#### [INPUT RECORDS]
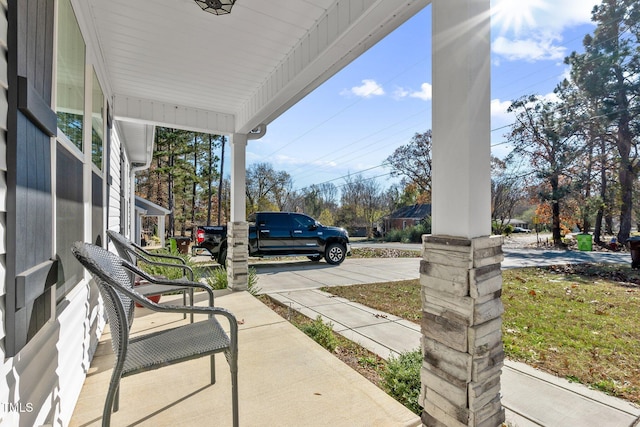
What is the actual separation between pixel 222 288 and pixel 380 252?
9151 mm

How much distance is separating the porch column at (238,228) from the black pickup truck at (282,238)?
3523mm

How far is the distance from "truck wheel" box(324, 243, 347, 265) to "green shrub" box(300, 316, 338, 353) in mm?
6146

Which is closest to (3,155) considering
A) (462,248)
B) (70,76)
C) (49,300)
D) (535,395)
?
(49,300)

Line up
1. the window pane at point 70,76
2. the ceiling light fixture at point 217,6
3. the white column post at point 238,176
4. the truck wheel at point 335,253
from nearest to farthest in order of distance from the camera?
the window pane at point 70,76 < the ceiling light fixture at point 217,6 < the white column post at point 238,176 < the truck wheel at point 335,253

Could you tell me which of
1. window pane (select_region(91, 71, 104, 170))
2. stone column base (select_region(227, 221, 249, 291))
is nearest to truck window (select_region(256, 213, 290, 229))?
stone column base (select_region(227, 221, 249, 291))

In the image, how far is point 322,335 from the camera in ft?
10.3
...
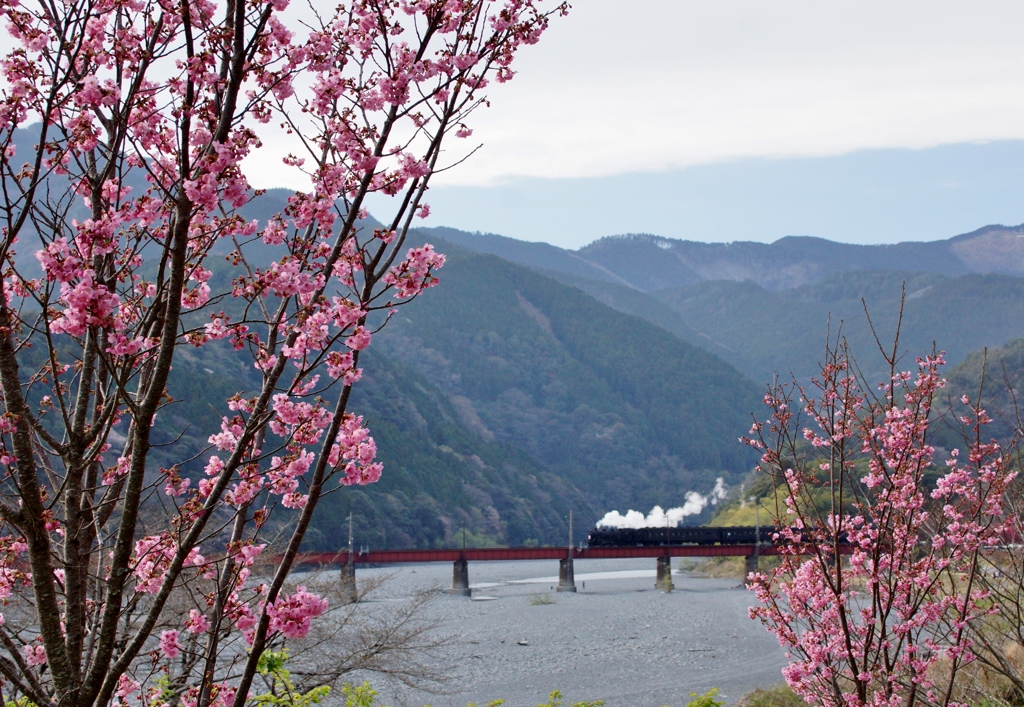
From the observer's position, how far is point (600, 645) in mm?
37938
* * *
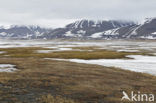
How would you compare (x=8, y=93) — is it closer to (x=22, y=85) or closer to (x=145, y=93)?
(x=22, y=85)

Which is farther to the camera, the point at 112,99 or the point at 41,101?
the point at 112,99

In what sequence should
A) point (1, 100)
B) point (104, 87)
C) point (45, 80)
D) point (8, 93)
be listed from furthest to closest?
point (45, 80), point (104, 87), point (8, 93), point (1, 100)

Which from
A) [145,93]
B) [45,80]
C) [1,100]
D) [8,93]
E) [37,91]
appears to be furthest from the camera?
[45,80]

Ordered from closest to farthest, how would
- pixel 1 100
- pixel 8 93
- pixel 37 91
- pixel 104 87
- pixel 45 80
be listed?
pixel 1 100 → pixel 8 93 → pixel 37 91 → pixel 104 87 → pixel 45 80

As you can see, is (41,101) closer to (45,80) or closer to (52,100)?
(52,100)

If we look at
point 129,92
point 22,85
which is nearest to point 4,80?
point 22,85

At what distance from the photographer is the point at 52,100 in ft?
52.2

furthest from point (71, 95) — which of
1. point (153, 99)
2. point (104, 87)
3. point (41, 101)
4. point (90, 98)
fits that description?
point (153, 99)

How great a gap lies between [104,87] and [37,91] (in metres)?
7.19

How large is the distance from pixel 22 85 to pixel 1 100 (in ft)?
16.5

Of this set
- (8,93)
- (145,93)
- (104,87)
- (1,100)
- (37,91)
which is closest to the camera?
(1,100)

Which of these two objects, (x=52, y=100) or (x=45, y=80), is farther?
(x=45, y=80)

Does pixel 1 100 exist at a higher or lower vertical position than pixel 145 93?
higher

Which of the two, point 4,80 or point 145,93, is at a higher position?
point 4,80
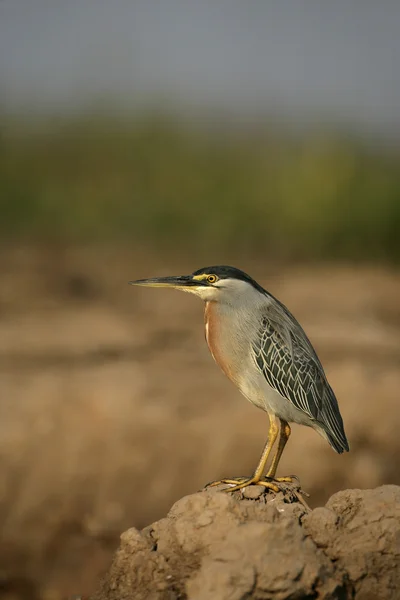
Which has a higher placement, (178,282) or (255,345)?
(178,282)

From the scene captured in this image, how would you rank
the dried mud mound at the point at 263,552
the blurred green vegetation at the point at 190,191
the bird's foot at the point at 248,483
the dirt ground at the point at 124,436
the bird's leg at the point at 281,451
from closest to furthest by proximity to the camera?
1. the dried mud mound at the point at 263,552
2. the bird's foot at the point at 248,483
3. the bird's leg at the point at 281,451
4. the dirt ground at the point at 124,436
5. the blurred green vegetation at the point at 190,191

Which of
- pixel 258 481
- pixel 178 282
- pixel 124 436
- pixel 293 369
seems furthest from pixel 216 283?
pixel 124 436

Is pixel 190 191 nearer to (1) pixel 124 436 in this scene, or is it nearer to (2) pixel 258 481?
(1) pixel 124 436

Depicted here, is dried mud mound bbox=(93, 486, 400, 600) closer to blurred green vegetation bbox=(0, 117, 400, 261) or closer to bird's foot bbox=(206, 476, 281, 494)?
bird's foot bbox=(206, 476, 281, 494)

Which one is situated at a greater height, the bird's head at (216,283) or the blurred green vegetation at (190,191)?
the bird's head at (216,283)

#### [TASK TO CARRY OUT]
Select every line in the entries above that contains the word "higher", matching case exactly, and copy each one out.

#### [SOLUTION FOR THIS TASK]
Does pixel 1 100 exist at a higher or lower vertical position than pixel 145 93?
higher
Which of the two, point 4,80 or point 145,93, is at a higher position?
Which has a higher placement, (178,282) or (255,345)?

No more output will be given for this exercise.